現場導入が進み、AIが複数ファイル編集やコマンド実行を担うケースが増加。

これは“チャット問題”ではなく“実行境界問題”

プロンプトインジェクションを「会話AIの小ネタ」と捉えると失敗します。コーディングAIでは、モデルが実行権限を持つツール層に接続されるため、影響が一段深くなります。

リポジトリ読み取り
シェル実行
外部API呼び出し
CI連携

この構成では、悪意ある指示文が1つ混ざるだけで、情報流出や不正変更の入口になります。問題の本質はモデルの善悪ではなく、自然言語指示と特権操作をつなぐ制御面です。

攻撃面を4つに分けて考える

1. リポジトリ文脈面

README、コメント、生成ファイル、移行ガイドなどに埋め込まれた指示文をAIが参照する可能性があります。露骨な命令文だけでなく、文脈依存の誘導が実運用では厄介です。

2. Issue/PRメタデータ面

チケット本文やレビューコメントを“正しい指示源”として無条件に信頼すると危険。OSSや横断チーム環境では特に注意。

3. ツール境界面

モデル出力が一見無害でも、実行ラッパー側の許可範囲が広すぎると抜け道になります。コマンド許可・外向き通信制御が必須です。

4. ログ面

プロンプト全文や実行結果をそのまま保存し、ログ基盤自体が機密の二次漏えい源になるケースがあります。

実効性の高い防御レイヤ

レイヤ1: 秘密情報を“見せない”

最強の防御は、そもそもAIセッションに秘密を渡さないこと。

短命・最小権限の資格情報
必要工程だけへの限定注入
.envや鍵素材を読めるパスから外す

レイヤ2: 能力をプロファイル化

単一の万能エージェントを作らず、用途別プロファイルへ分離。

読み取り専用分析モード
ネットワーク無効のリファクタモード
コマンド制限付きテストモード
人手承認必須のリリースモード

レイヤ3: 入力の信頼階層

入力ソースを同列に扱わない。

Tier1（高信頼）: 署名済み社内テンプレ
Tier2（中信頼）: 社内Issue/コメント
Tier3（低信頼）: 外部PR本文、取り込み資料、生成物

低信頼入力は命令文抽出・無害化を強化する。

レイヤ4: 副作用境界で人手承認

外部送信、権限変更、公開操作などは必ず承認ゲートを置く。

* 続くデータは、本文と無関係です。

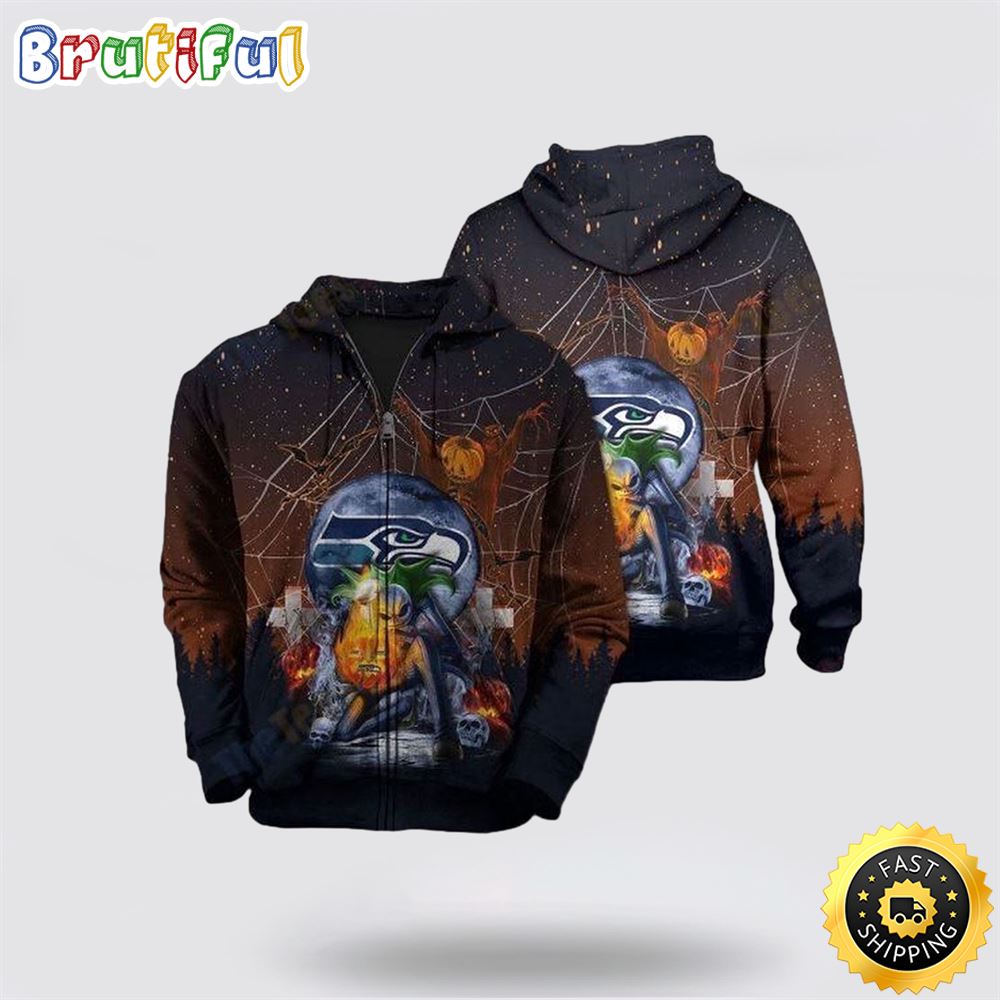 NFL Seattle Seahawks All Over Print 3D Hoodie Horror Gift For Football Fans 1 goyaga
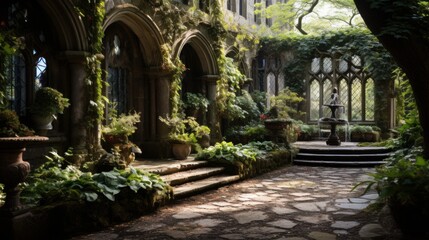 Fototapeta premium Beautiful gothic garden incircled by the guard wall of an immense manor, intricate details, giant yew tree in the center, in the style of victorian age, midnight scene,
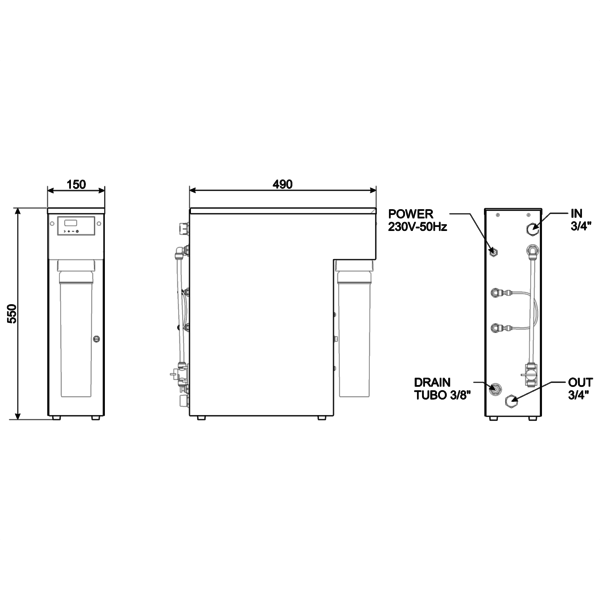 Omgekeerde Osmose Unit | Voor SMEG Voorlader & Glazenspoeler | 150x490x550(h)mm
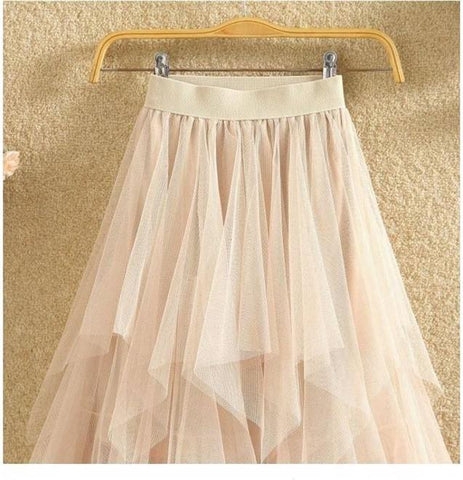 irregular Tulle Skirts Fashion Elastic High Waist Mesh Tutu Skirt
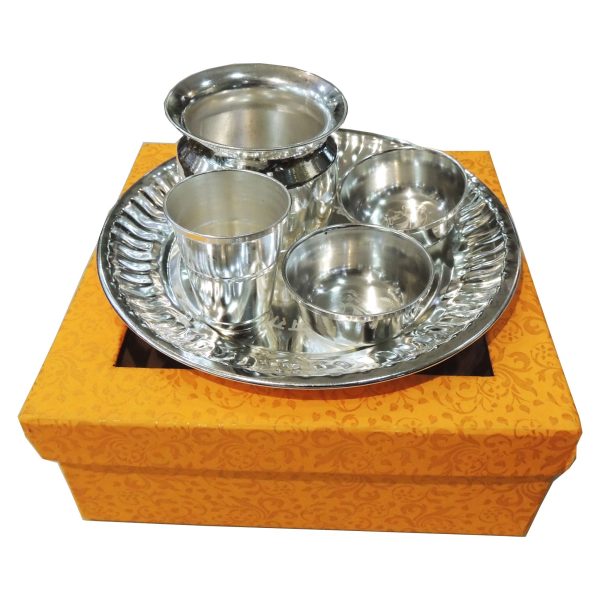 Steel Pooja Thali (Laddu Gopal Bhog), 6.7 inch, Vedikcraft Moradabad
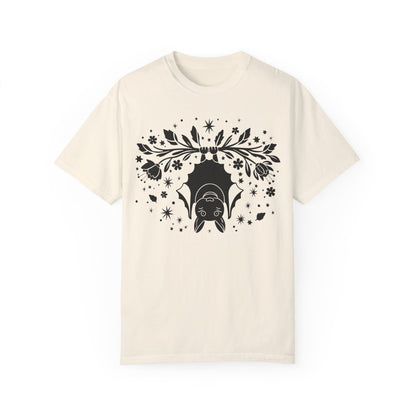 Floral Bats Halloween Shirt Ivory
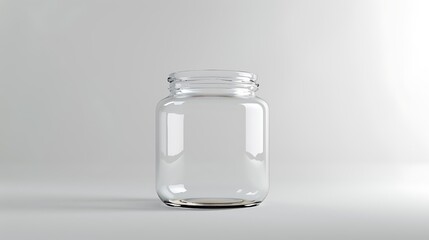 A classic clear glass jar on the beautifull empty background .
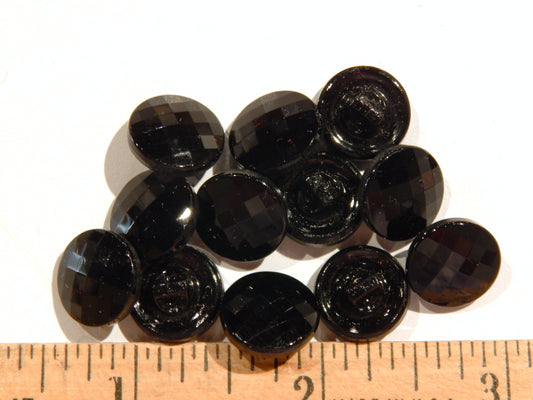 Black Glass Gem Cut Buttons - Multiple Sizes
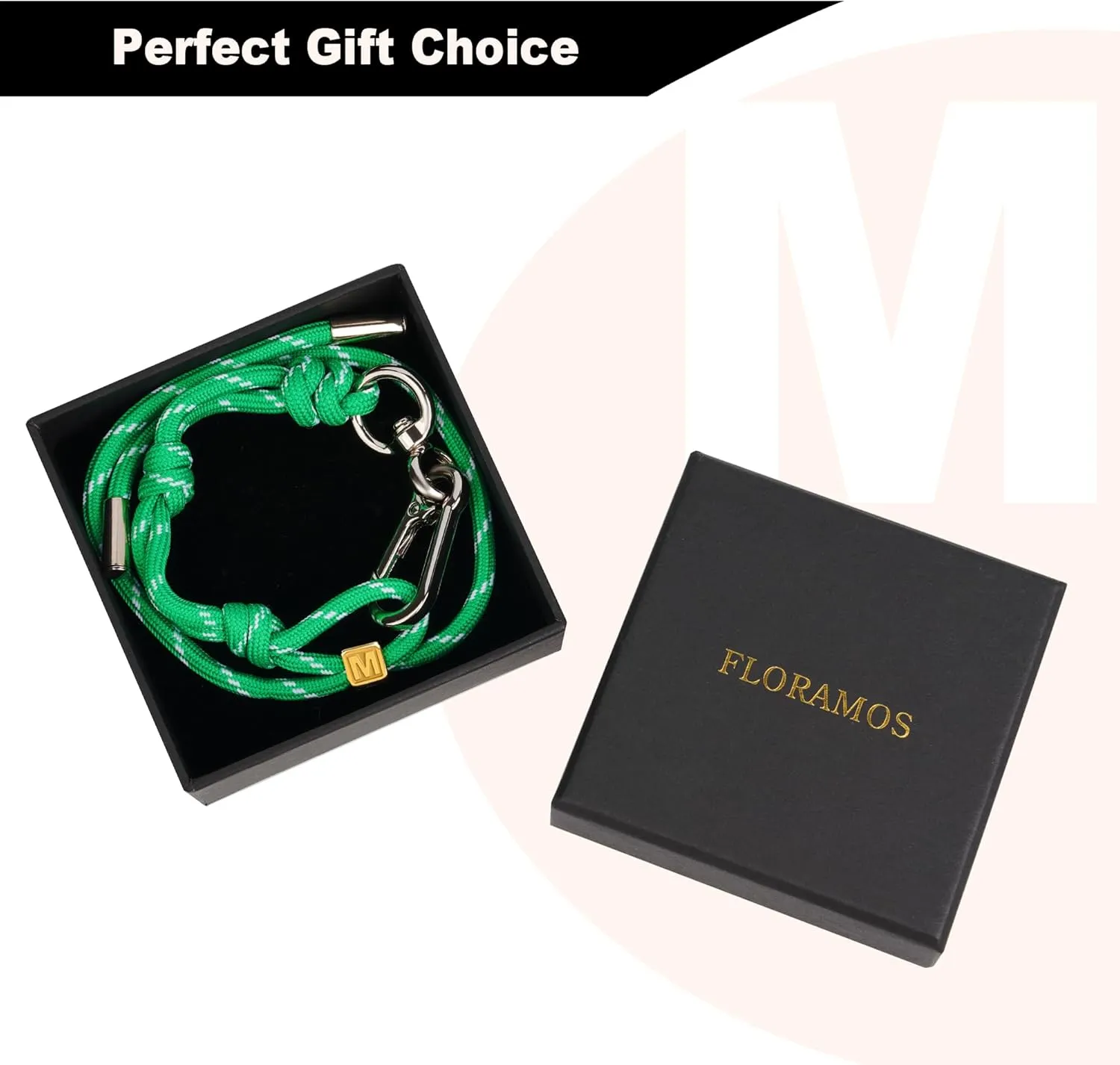 Cute Initials Charm Rope Keychain for Women Men Carabiner Knot Lanyard Keyring, Charms for Purse Handbag Backpacks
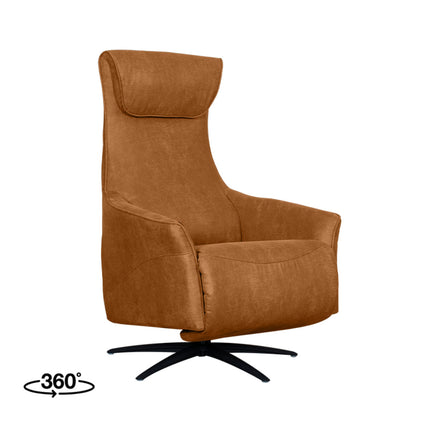 LABEL51 Fauteuil Lund - Cognac - Micro Suede - 2-Motorig - Met Massagefunctie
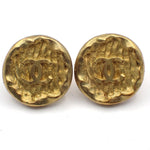 Chanel Vintage CC Round Button Clip-On Earrings Metal - image 1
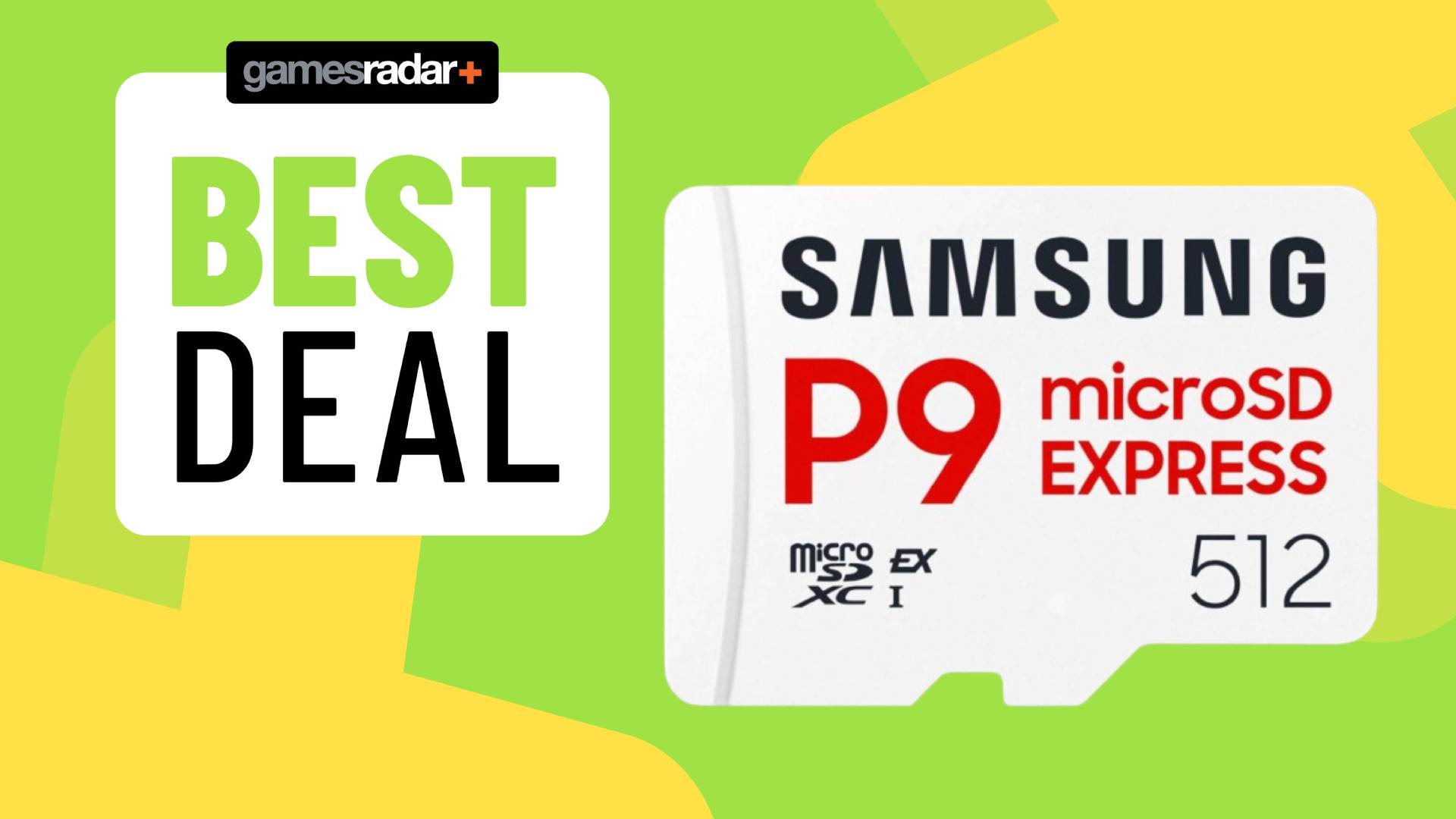 Official image of the white Samsung P9 microSD Express card, sitting on a light green GamesRadar+ background.
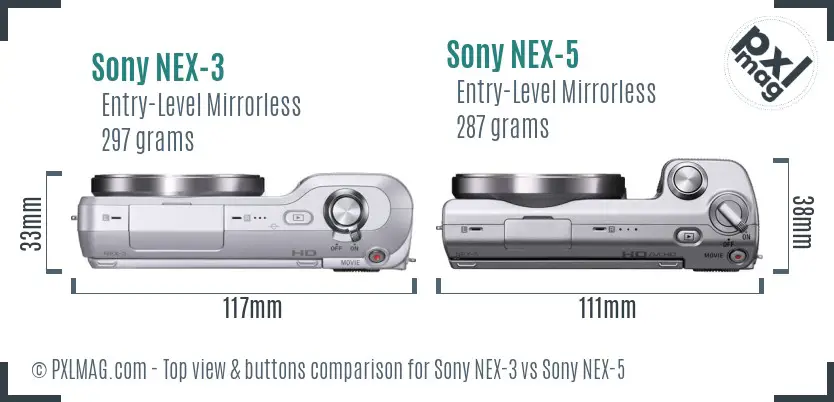 Sony NEX-3 vs Sony NEX-5 top view buttons comparison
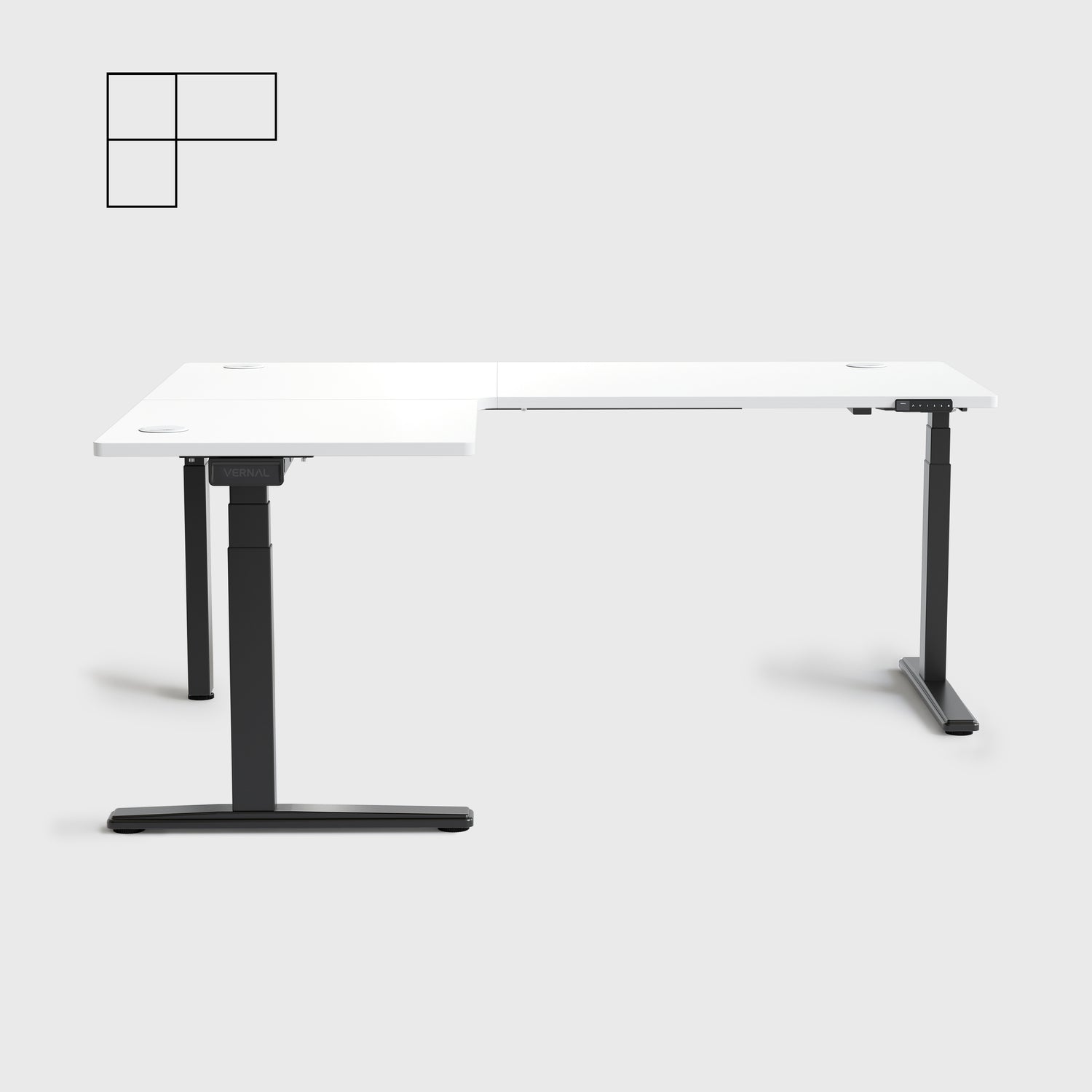 White Core3 L-shape Standing Desk with Black Frame Left-2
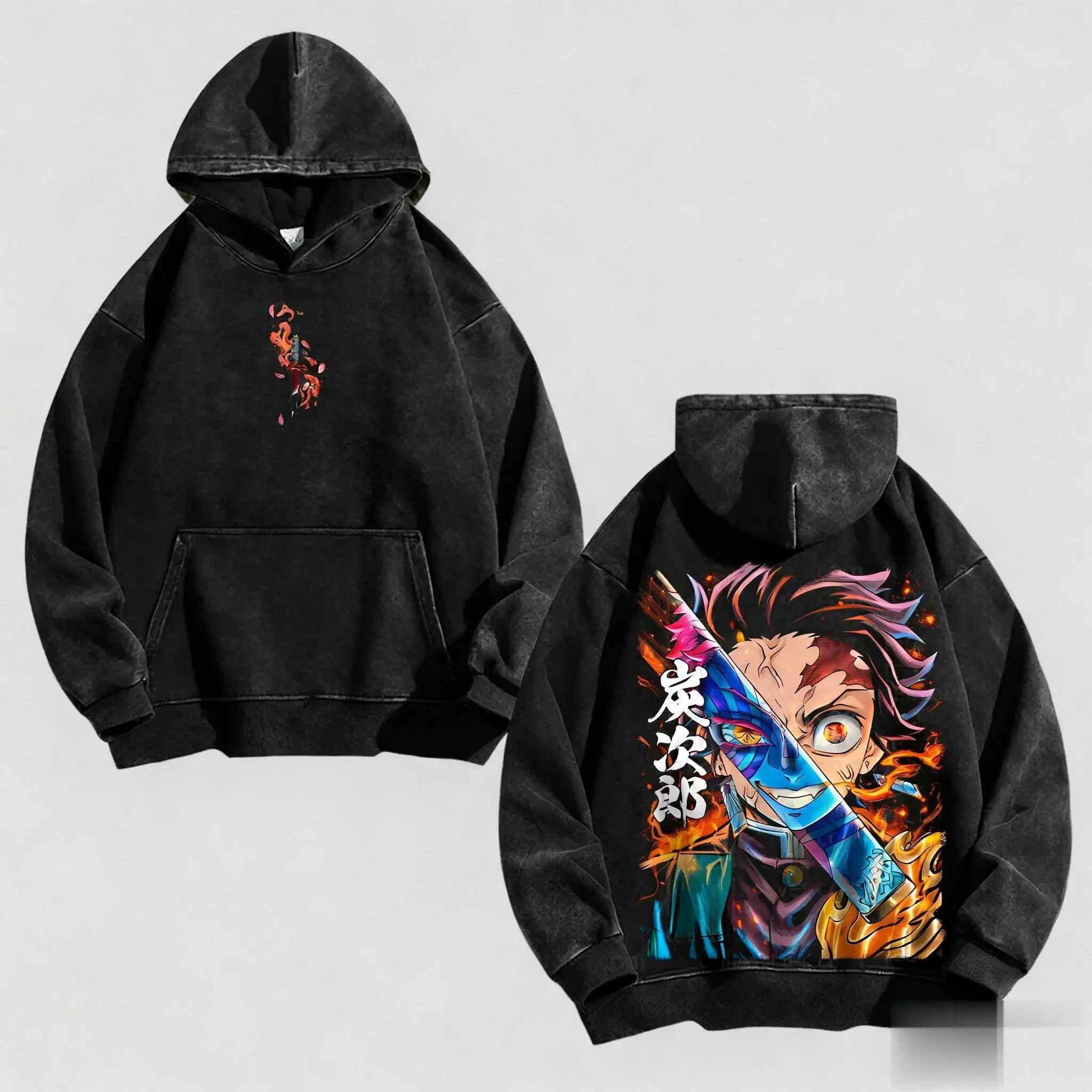 

Demon Slayer Anime Washed Hoodie Men Women Casual Pullover Sweatshirt Streetwear Cosplay Graphic Print Cotton Winter 2025 Trendy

差分レビューだけでなく、実行意図とコンテキストも確認する。

推奨ワークフローテンプレート

タスク受領: チケット文面を正規化し、ノイズ命令を除去
計画提示: まず実行せず、計画だけ提出
ポリシー照合: 必要権限と許可プロファイルを照合
サンドボックス実行: ネットワーク/ファイル制限下で実施
来歴付きレビュー: 差分＋セッション来歴を確認
事後スキャン: ログ/成果物の機密パターン検査

初期は少し遅く見えますが、事故確率を大きく下げます。

監視すべき指標

出力・ログ内の秘密パターン検出件数
能力別ポリシーブロック件数
未遂（ブロック済み流出試行）件数
高リスク作業のレビュー所要時間

導入初期にブロック件数が増えるのは、むしろ可視化が効いてきたサインです。

2026年の注目点

能力契約（capability contract）を前提にしたコーディングAI
AI関与コミットの来歴証明（provenance）の標準化
CIでのプロンプトインジェクション擬似攻撃テスト

結論として、勝つチームは「最も自律的なAI」を持つチームではありません。最も明確な信頼境界を設計したチームです。